Jak powstała nazwa firmy Nellen? Co było inspiracją?

NeLLeN to zlepek tego samego wyrazu, tylko w odbiciu lustrzanym - NEL = LEN. W ten sposób powstała piękna i świadoma swoich wartości kobieta o imieniu NEL i nazwisku LEN.

Jak rozpoczęła się Twoja przygoda jako polskiego twórcy?

Moja kariera szycia zaczęła się bardzo dawno, bo w 2013 r. Chyba na przekór mamie nauczyłam się szyć i wiedziałam, że mimo tytułu naukowego z ochrony środowiska będę projektować i szyć dodatki do domu. Od dziecka kochałam architekturę, remonty i zmiany. Zabrakło mi jednak odwagi, by zmierzyć się z takimi studiami. Za to teraz - miłość do lnu pozwala mi kreować, tworzyć i pomagać ludziom tworzyć wnętrza, w których mogą odpocząć po ciężkim dniu w pracy i w których po prostu mogą "le[n]ić się do woli". 

Co sprawia największą radość w prowadzeniu marki?

Największą radością jest... praca z klientem! Zapewne brzmi to trywialnie, ale to jest fakt. Możliwość indywidualnej rozmowy, wspólnego projektu i doradzania to jest to, co kocham najbardziej!

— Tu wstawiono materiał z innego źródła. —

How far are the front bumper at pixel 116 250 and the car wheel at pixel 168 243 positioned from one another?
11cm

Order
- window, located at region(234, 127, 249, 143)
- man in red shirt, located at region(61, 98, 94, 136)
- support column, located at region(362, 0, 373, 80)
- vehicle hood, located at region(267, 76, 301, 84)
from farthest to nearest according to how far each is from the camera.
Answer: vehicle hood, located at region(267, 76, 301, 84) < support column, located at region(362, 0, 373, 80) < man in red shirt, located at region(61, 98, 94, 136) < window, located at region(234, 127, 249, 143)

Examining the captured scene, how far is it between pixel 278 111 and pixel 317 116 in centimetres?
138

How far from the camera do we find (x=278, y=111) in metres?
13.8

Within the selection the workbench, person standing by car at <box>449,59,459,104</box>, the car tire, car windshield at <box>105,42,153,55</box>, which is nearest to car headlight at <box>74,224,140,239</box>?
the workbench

A potem widok zachwyconych twarzy, setki słów podziękowań i wzruszeń! A także przemyślenia - "Dlaczego ja tak późno Panią znalazłam!. "Jak ja mogłam żyć tyle lat bez tego cudownego lnu!". "Moją pościel tak pokochały dzieci, że przestały się budzić w nocy, za to ja muszę kupić kolejny komplet!". "Odczarowała Pani len!" - dla takich chwil warto żyć, szyć i zarywać noce. nellen-kontakt.jpg

Co jest Twoim największych hitem sprzedażowym?

Hmm... Największy hit sprzedażowy... Chciałabym wybrać jeden, ale się nie da. Bo szaleństwem okazały się worko-koszyki na pieczywo, w którym można pieczywo przechowywać i podawać na stół. Hitem jest także jasnoszara pościel, którą klientki ukochały najbardziej ze wszystkich kolorów. Ubiegłoroczną jesień skradły lniane, białe dynie baby boo! A w tym roku absolutnym must have są dodatki do kuchni z kolekcji "Czarna strona kuchni"!

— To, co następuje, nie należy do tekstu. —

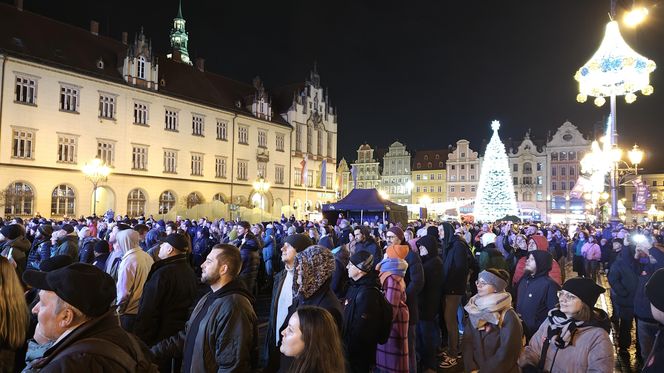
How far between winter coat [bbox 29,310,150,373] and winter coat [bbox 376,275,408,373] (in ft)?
9.72

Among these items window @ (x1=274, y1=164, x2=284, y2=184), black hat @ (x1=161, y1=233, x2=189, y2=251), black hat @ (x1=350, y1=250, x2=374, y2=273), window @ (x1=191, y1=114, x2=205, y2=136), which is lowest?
black hat @ (x1=350, y1=250, x2=374, y2=273)

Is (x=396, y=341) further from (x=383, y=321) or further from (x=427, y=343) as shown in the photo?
(x=427, y=343)

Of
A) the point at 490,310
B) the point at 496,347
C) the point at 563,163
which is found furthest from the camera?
the point at 563,163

Z jakich materiałów korzystasz najchętniej?

Len, len, len! Obecnie nie pracuję z żadną inną tkaniną. Dlaczego? Bo len jest wszystkim! Naturalny. Roślinny. W pełni biodegradowalny. Latem chłodzi, zimą grzeje - jak termos! Dobrze zadbany posłuży kilkadziesiąt lat! I mimo że początki naszej współpracy z lnem były dość "szorstkie" i trudne technicznie, to teraz nie zamieniłabym go na nic innego! 

Jak wygląda proces tworzenia nowego projektu?

Ten etap kocham najbardziej! Tworzenie! Największą inspiracją są moje klientki. Czasem bezpośrednio, czasem między słowami mówią o czym marzą, albo czego by potrzebowały. Potem przychodzi czas na rysowanie nowej kolekcji, liczenie potrzebnych metrów lnu, szycie prototypów a następnie właściwych produktów, sesje zdjęciowe, opisy i... nareszcie lniane produkty mogą trafiać w dobre i potrzebujące luksusu dłonie!

Jakie jest przeznaczenie Twoich produktów?

Wszystkie produkty, które powstają w pracowni NELLEN są dla ludzi! One głównie mają ułatwiać codzienne życie i uszczęśliwiać swoich właścicieli, np. przez dobry sen.

Czy tworzysz spersonalizowane projekty? Jakie? Na czym polega personalizacja?

Personalizowanie projektów w mojej pracowni? Bardzo chętnie! Najczęściej klientki korzystają z możliwości stworzenia indywidualnych rozmiarów - zasłon, obrusów, poszewek.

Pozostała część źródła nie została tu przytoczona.